» **Material supplied**:
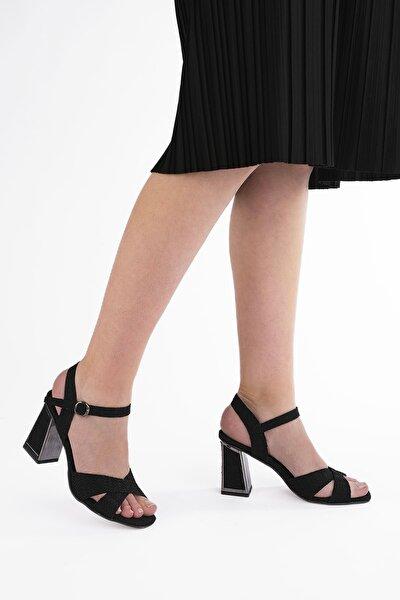 Kadın Siyah Klasik Topuklu Ayakkabı Akuze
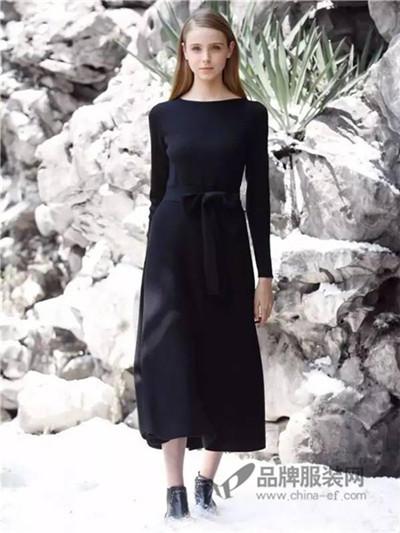 女士黑色长款连衣裙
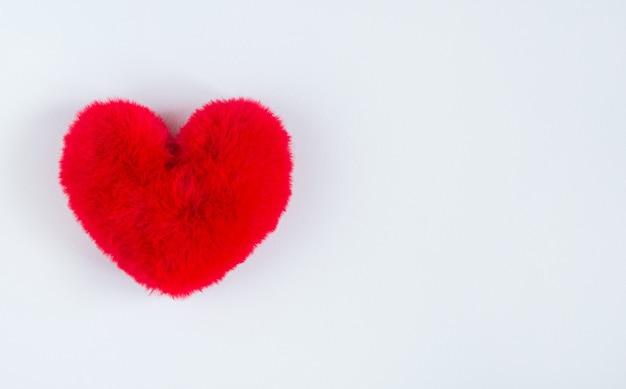 Czerwone miękkie serce na miękkim białym tle. symbol zdrowej osoby. walentynki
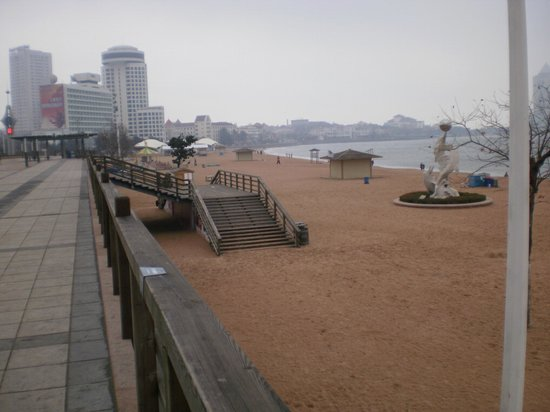 Qingdao Beach Walk Street :                   Bathing Beach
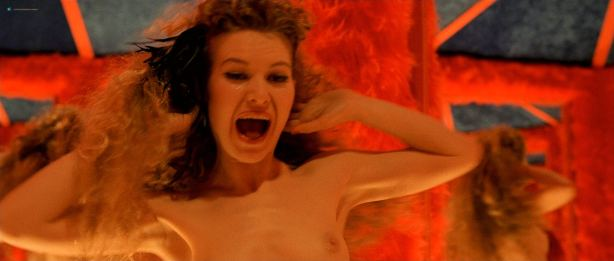 Audrey Tautou hot in lingerie Isis Peyrade nude - Amélie (FR-2001) HD 1080p (5)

» **Goal of the exercise**: Exactly the lines from the one containing "Qingdao Beach Walk" to the end of the records above, both end lines included, are to be printed, and no pictures with them.

» **Reply to the task**:
 Qingdao Beach Walk Street :                   Bathing Beach
 Audrey Tautou hot in lingerie Isis Peyrade nude - Amélie (FR-2001) HD 1080p (5)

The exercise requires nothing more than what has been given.